Comment cette situation peut-elle impacter la suite de sa carrière ?
Psychologiquement, c’est très lourd. Jackson n’était pas préparé à vivre quatre mois aussi intenses, avec en plus trois dernières semaines marquées par de multiples rebondissements. Ce genre d’épisodes peut laisser des traces. Mais en même temps, cela peut aussi être un déclic : certains joueurs se sont forgés un mental de fer dans la douleur. À lui et à son entourage de transformer cette épreuve en énergie positive.
Que doit faire son entourage à court terme pour l’aider ?
Ses agents et conseillers ont de l’expérience et je pense qu’ils peuvent continuer à négocier le prêt ou à amener le Bayern Munich à négocier un transfert définitif pour mieux faciliter la situation. Reste à voir si le club allemand est prêt à faire ce sacrifice, mais ils doivent absolument l’accompagner avec l’appui de spécialistes, pour l’aider à comprendre que c’est la réalité du haut niveau : tout peut basculer à tout moment. Il a besoin d’un environnement calme, d’un suivi psychologique, et de se concentrer uniquement sur le terrain. Jackson doit se sentir soutenu, pas jugé, surtout du coté de son entraineur, des dirigeants, des supporters et de ses coéquipiers.

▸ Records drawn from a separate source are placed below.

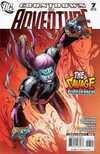 Countdown to Adventure #7 comic books for sale
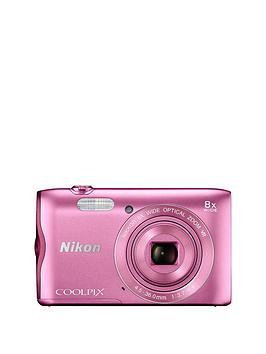 nikon-coolpix-a300nbspcamera-pink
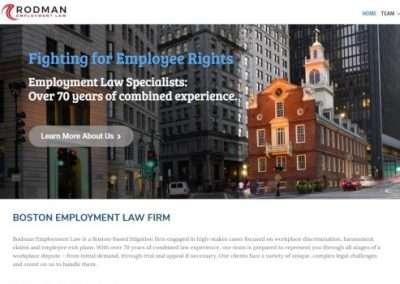 Law Firm Digital Marketing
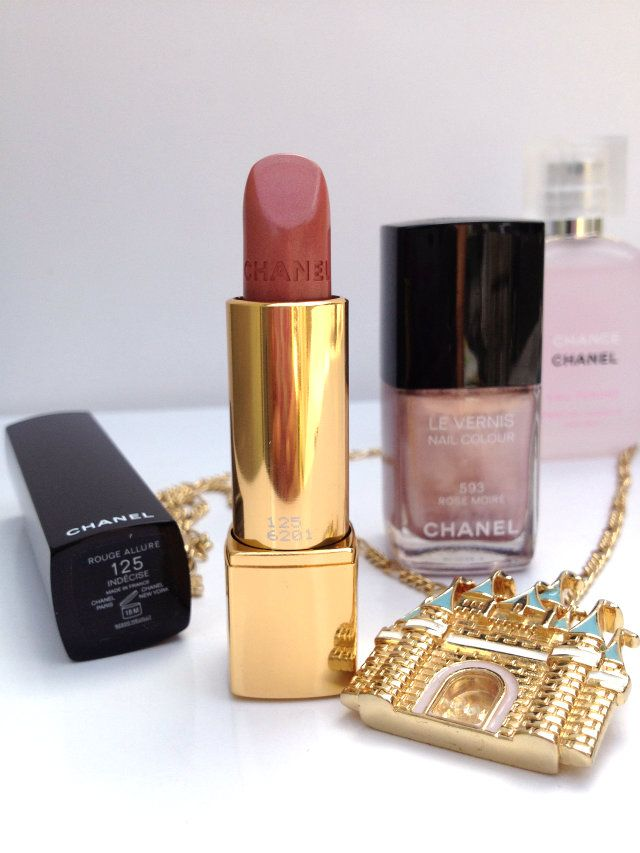 Chanel Collection Rouge Allure Moiré: rouge allure indecise & le vernis Rose Moire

Vous parlez de haut niveau. Que doit-il comprendre du “système” dans lequel il évolue ?
Qu’au très haut niveau, les carrières ne tiennent parfois qu’à un détail. Aujourd’hui, tu peux être annoncé au Bayern Munich, et demain, tu dois rejouer avec Chelsea sous pression. C’est un monde sans pitié, mais ceux qui réussissent sont ceux qui acceptent cette réalité et continuent de travailler.

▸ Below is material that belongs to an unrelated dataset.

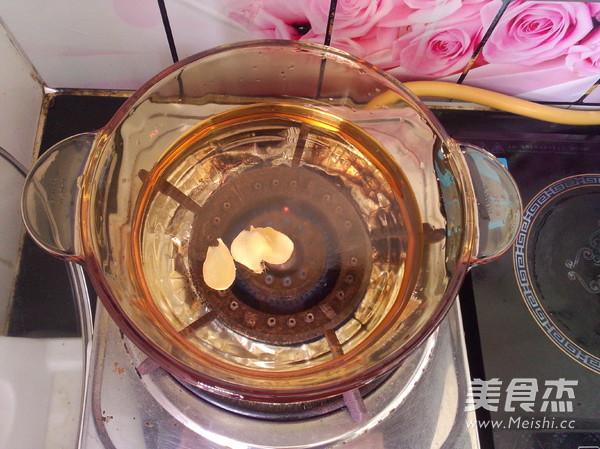 木瓜苹果汤的家常做法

Croyez-vous en sa capacité à rebondir ?
Absolument. Nicolas Jackson est un guerrier. Malgré toutes les critiques, il a toujours montré de la combativité : il marque, il fait des passes, il se dépense physiquement pour son équipe. Il a du talent, mais surtout, il a cette force intérieure qui peut lui permettre de surmonter cette épreuve. Je pense sincèrement qu’il va s’en sortir.